■ **SELECTED PASSAGE**

In the common PMMA-mediated transfer method, the etching of the supporting substrate to peel off PMMA/nanomaterial thin-film is usually carried out in hydrofluoric acid or hot potassium hydroxide solutions, which commonly requires more than 30 minutes processing time and is not environmentally friendly.
"Many of these methods are not generally applicable as they suffer from the process-specific drawbacks, such as the requirement for the delicate control over the adhesion force at different interfaces, intolerance of transferred nanostructures to chemical etchant, and the harsh thermal environment needed for complete removal of polymer residues, as well as the wet-process-induced wrinkling of sheet structures," Hua Zhang, a professor in the School of Materials Science and Engineering at Nanyang Technological University (NTU), tells Nanowerk. "Defects resulting from these transfer processes often have dramatically hindered these devices' performance in electronic and optoelectronic devices."
Zhang and his team have now proposed a universal and rapid method for transferring nanostructures with various dimensions – including zero-dimensional nanoparticles, one-dimensional nanowires, and two-dimensional (2D) nanosheets (graphene and transition metal dichalcogenide (TMD) nanosheets) as well as their hybrid structures from SiO2/Si substrates – onto diverse substrates with high fidelity.
Schematic illustration of high-fidelity transfer of nanostructures. (a) Low-dimensional nanomaterials (e.g., nanoparticle, nanowires, and nanosheets) are deposited on a 90 nm SiO2/Si substrate. (b) A polymer film as carrier is spin-coated onto the nanomaterials deposited on SiO2/Si substrate. (c) Polymer strips (1 mm wide) are removed at the edges of the polymer-coated SiO2/Si substrate to expose the hydrophilic SiO2 surface. (d) PDMS film (1-2 mm thick) is brought into conformal contact with the carrier polymer. (e) Drop of water is deposited at one edge of the SiO2/Si substrate to separate the PDMS/polymer/nanomaterial film from the SiO2/Si substrate. (f) PDMS/polymer/nanomaterial film is peeled off from SiO2/Si substrate. (g) PDMS/polymer/nanomaterial film is brought into contact with a 300 nm SiO2/Si substrate. (h) PDMS film is removed from the carrier polymer film. (i) Carrier polymer is washed away after it is dissolved in DCM at 50°C. The nanomaterials are left on the target substrate. (j) Photograph of MoS2 flakes deposited on a 90 nm SiO2/Si substrate. (k) Photograph of MoS2 flakes in (j) transferred onto a 300 nm SiO2/Si substrate. (l,m) OM images of the MoS2 nanosheets before (l) and after (m) transfer. (Reprinted by permission of American Chemical Society) (click on image to enlarge)

■ **MATERIAL FOR THIS TASK**
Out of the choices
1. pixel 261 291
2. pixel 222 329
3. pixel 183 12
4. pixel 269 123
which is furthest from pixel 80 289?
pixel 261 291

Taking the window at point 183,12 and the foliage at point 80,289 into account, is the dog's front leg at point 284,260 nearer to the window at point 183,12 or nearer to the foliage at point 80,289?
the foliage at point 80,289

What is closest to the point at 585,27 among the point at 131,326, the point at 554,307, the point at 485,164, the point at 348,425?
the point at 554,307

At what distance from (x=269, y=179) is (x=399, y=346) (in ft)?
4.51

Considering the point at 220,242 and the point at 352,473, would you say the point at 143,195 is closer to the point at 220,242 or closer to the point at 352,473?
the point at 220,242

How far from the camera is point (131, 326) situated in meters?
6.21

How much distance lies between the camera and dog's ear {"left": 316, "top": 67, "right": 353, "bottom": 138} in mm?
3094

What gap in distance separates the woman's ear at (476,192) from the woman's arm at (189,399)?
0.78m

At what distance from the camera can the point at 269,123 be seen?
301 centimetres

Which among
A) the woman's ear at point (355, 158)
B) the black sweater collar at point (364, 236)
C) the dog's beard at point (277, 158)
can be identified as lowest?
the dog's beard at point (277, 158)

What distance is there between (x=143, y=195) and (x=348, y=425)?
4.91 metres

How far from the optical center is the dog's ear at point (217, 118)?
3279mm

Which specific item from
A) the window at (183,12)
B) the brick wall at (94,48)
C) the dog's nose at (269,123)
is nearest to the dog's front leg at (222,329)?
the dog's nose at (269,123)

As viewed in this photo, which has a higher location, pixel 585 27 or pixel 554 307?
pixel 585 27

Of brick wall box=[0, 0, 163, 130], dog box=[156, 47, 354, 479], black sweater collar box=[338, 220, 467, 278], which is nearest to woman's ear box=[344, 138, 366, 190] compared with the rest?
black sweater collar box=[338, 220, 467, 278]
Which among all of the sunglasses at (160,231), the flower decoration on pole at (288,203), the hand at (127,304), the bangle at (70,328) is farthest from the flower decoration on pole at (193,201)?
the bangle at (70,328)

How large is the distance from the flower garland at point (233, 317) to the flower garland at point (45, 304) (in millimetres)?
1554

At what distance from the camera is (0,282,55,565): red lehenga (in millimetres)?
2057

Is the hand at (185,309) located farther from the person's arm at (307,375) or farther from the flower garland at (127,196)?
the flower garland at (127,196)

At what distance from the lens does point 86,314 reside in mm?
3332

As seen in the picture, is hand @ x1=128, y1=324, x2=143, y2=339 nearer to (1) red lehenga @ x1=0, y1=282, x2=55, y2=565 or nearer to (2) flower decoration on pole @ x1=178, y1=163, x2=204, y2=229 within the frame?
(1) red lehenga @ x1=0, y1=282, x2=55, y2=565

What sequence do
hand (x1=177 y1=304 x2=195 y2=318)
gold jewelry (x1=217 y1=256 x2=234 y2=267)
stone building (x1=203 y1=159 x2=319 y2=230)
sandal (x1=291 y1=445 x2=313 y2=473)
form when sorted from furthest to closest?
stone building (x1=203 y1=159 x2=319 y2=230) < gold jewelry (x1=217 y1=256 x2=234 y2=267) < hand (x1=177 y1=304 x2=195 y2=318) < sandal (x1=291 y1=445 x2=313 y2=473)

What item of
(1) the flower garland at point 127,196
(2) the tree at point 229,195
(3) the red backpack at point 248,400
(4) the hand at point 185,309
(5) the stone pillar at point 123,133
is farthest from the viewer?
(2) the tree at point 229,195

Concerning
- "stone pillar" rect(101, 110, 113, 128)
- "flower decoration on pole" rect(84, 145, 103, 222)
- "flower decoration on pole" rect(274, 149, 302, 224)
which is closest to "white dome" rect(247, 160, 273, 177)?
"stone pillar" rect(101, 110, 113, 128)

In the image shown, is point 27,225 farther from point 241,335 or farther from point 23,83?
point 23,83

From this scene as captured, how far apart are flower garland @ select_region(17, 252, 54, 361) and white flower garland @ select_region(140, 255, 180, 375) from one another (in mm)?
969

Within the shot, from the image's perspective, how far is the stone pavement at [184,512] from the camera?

■ **TASKS**
• A. According to the nanostructure transfer passage, how thick is the PDMS film placed in conformal contact with the carrier polymer?
• B. Lay out the rows as a Markdown table with the columns No. and Line, starting with the line containing "What sequence do" and going on through the last line of the rows. Number each line and leave out blank lines.
The nanostructure transfer passage and the rows are unrelated material.

■ **OUTPUTS**
• A. 1-2 mm thick.

• B.
| No. | Line |
|---|---|
| 1 | What sequence do |
| 2 | hand (x1=177 y1=304 x2=195 y2=318) |
| 3 | gold jewelry (x1=217 y1=256 x2=234 y2=267) |
| 4 | stone building (x1=203 y1=159 x2=319 y2=230) |
| 5 | sandal (x1=291 y1=445 x2=313 y2=473) |
| 6 | form when sorted from furthest to closest? |
| 7 | stone building (x1=203 y1=159 x2=319 y2=230) < gold jewelry (x1=217 y1=256 x2=234 y2=267) < hand (x1=177 y1=304 x2=195 y2=318) < sandal (x1=291 y1=445 x2=313 y2=473) |
| 8 | What item of |
| 9 | (1) the flower garland at point 127,196 |
| 10 | (2) the tree at point 229,195 |
| 11 | (3) the red backpack at point 248,400 |
| 12 | (4) the hand at point 185,309 |
| 13 | (5) the stone pillar at point 123,133 |
| 14 | is farthest from the viewer? |
| 15 | (2) the tree at point 229,195 |
| 16 | Concerning |
| 17 | - "stone pillar" rect(101, 110, 113, 128) |
| 18 | - "flower decoration on pole" rect(84, 145, 103, 222) |
| 19 | - "flower decoration on pole" rect(274, 149, 302, 224) |
| 20 | which is closest to "white dome" rect(247, 160, 273, 177)? |
| 21 | "stone pillar" rect(101, 110, 113, 128) |
| 22 | In the image shown, is point 27,225 farther from point 241,335 or farther from point 23,83? |
| 23 | point 23,83 |
| 24 | From this scene as captured, how far apart are flower garland @ select_region(17, 252, 54, 361) and white flower garland @ select_region(140, 255, 180, 375) from one another (in mm)? |
| 25 | 969 |
| 26 | Within the shot, from the image's perspective, how far is the stone pavement at [184,512] from the camera? |